__Task objective__.
Report every line of the data below that contains the string "closest", copying each one in full. Case counts.

__Stored rows__.

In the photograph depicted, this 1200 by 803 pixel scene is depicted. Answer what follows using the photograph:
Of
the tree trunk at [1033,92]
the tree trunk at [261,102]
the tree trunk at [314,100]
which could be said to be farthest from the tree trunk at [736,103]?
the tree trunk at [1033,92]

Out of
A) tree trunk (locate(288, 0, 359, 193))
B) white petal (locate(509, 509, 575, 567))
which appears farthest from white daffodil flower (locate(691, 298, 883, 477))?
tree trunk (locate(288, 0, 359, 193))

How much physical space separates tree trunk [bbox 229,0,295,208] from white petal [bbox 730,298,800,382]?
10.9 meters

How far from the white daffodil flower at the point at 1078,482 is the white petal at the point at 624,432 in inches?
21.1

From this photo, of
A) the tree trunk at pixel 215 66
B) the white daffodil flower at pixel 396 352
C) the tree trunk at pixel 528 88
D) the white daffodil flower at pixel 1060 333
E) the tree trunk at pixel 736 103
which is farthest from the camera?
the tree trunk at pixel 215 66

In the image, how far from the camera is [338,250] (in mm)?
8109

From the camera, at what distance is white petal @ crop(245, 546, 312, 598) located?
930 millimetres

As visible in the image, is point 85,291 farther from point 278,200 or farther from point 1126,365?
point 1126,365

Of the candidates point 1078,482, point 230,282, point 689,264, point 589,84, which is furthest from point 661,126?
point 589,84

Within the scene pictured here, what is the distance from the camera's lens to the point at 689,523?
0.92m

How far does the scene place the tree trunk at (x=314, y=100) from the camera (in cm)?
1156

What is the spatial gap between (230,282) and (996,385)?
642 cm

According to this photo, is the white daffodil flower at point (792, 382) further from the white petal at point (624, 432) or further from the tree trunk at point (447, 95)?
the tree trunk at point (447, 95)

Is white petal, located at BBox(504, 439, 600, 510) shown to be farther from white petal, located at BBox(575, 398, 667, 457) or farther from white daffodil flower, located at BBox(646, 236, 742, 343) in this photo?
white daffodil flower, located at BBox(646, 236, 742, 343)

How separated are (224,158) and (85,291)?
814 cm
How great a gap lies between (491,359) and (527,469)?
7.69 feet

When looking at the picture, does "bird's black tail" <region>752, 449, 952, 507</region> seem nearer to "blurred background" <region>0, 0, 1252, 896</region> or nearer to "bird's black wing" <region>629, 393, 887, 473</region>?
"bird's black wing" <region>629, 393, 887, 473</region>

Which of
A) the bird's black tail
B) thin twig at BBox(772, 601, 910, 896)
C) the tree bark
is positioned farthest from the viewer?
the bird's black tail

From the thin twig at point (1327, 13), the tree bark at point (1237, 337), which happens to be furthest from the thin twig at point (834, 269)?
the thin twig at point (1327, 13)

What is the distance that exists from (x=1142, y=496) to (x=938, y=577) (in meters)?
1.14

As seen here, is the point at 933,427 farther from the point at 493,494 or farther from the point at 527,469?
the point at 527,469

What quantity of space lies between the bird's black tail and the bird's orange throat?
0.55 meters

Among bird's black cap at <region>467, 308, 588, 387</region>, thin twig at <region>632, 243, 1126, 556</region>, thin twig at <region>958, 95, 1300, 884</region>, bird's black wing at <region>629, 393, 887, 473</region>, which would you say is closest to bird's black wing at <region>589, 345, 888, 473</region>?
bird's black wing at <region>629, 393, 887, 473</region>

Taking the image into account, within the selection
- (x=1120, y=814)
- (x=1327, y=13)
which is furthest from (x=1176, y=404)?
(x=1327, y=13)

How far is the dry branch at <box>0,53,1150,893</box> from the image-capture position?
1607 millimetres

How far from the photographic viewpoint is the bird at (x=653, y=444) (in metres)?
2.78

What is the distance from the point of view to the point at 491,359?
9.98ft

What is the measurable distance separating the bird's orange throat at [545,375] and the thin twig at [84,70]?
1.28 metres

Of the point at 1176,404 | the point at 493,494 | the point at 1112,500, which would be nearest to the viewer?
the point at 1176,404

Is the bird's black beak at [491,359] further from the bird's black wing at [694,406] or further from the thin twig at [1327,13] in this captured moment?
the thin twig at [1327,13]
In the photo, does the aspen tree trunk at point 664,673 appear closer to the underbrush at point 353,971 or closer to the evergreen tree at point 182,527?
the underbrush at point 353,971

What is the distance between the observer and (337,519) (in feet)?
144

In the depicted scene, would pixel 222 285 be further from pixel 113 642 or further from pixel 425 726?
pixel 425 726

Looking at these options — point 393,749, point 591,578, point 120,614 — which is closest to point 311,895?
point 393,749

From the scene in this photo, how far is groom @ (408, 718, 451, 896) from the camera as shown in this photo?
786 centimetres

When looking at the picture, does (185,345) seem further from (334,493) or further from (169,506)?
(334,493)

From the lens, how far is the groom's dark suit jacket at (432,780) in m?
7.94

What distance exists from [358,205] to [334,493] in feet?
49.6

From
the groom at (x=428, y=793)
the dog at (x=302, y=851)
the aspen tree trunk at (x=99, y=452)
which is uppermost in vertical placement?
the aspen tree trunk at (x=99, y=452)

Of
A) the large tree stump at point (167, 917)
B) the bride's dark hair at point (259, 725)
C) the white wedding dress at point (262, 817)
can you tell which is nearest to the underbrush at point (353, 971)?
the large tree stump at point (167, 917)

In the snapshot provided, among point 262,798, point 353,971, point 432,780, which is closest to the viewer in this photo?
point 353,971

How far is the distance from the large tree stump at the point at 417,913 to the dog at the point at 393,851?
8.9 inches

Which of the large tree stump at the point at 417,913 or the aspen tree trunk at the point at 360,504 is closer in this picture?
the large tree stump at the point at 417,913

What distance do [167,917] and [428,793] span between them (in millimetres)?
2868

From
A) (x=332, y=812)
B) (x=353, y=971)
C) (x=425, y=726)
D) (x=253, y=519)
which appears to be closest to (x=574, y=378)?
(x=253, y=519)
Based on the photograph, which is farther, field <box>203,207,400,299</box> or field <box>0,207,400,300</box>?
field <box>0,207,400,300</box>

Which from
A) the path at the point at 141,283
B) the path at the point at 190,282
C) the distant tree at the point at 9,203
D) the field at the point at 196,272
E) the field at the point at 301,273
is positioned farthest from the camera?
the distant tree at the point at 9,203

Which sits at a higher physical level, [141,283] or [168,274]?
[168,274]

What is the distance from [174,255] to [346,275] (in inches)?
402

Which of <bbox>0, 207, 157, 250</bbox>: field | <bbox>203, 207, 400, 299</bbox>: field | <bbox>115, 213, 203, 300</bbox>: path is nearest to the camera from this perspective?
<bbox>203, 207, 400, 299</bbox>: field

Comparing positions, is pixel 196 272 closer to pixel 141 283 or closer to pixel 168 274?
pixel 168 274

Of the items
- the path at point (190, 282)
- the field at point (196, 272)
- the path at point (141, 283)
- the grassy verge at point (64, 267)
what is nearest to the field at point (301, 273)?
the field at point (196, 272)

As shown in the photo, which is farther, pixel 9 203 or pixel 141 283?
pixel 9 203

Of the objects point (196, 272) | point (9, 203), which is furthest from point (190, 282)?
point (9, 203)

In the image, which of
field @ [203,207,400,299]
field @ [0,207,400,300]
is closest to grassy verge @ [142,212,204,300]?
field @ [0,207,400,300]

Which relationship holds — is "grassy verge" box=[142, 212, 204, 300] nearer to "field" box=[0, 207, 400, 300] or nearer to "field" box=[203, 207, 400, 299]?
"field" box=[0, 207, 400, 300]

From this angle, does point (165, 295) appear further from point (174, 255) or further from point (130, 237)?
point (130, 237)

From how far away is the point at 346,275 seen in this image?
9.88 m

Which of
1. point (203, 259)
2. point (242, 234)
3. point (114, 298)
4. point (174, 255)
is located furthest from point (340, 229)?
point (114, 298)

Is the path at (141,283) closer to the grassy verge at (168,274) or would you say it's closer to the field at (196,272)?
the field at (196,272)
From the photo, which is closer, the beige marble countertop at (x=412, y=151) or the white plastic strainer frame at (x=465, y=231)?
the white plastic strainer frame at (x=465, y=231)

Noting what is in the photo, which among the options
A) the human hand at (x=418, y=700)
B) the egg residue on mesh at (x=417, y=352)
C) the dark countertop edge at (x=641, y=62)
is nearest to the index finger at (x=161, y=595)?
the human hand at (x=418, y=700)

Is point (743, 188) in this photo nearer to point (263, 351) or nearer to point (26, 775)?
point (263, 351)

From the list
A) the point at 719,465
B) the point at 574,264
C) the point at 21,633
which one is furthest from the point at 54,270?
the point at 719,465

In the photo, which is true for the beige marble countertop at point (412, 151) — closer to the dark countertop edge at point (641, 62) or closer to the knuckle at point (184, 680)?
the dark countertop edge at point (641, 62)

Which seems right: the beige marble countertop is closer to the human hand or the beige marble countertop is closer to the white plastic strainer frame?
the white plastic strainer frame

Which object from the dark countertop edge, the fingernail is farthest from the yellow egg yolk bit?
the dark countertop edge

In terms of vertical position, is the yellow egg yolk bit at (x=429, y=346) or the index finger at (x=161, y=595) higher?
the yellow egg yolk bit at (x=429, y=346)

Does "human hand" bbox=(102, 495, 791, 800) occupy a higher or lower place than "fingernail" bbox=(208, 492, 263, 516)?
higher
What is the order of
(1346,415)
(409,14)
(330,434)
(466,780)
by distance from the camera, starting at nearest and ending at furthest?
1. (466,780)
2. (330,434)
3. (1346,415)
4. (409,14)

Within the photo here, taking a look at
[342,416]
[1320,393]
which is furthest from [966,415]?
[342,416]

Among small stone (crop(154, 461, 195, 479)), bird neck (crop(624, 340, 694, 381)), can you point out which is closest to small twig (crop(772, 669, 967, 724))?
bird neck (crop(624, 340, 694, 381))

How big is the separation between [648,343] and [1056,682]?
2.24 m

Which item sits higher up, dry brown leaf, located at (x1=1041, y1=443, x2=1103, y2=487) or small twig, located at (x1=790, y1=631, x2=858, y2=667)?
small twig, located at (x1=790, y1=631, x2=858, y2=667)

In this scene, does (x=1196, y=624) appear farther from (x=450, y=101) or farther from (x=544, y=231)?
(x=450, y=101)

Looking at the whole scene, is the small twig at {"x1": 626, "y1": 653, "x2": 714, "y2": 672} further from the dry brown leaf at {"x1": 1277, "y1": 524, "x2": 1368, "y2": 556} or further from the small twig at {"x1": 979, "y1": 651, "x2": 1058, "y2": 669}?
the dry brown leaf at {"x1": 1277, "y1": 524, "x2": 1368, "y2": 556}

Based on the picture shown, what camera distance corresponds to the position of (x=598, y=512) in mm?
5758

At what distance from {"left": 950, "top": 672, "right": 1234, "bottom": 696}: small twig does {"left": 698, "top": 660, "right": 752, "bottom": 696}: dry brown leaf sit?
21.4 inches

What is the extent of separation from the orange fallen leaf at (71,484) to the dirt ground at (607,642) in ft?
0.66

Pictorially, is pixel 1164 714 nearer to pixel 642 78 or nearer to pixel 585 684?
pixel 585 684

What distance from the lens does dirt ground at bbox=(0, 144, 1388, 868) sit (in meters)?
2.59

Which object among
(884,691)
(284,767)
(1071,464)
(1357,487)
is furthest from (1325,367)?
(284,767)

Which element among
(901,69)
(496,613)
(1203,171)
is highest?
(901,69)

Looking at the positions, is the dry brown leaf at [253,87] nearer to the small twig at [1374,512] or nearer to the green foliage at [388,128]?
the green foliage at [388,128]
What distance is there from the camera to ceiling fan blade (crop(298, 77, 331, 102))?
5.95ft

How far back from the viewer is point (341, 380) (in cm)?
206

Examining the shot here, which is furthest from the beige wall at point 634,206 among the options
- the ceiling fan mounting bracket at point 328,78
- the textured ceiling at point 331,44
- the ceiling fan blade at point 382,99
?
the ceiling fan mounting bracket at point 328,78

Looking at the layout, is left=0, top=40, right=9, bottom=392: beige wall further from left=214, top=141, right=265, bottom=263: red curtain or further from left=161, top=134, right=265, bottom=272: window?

__Exercise response__.
Among bird's black cap at <region>467, 308, 588, 387</region>, thin twig at <region>632, 243, 1126, 556</region>, thin twig at <region>958, 95, 1300, 884</region>, bird's black wing at <region>629, 393, 887, 473</region>, which would you say is closest to bird's black wing at <region>589, 345, 888, 473</region>?
Looking at these options — point 393,749, point 591,578, point 120,614 — which is closest to point 311,895?
In the snapshot provided, among point 262,798, point 353,971, point 432,780, which is closest to the viewer in this photo?
which appears to be closest to (x=574, y=378)?
is closest to grassy verge @ [142,212,204,300]?
Among small stone (crop(154, 461, 195, 479)), bird neck (crop(624, 340, 694, 381)), can you point out which is closest to small twig (crop(772, 669, 967, 724))?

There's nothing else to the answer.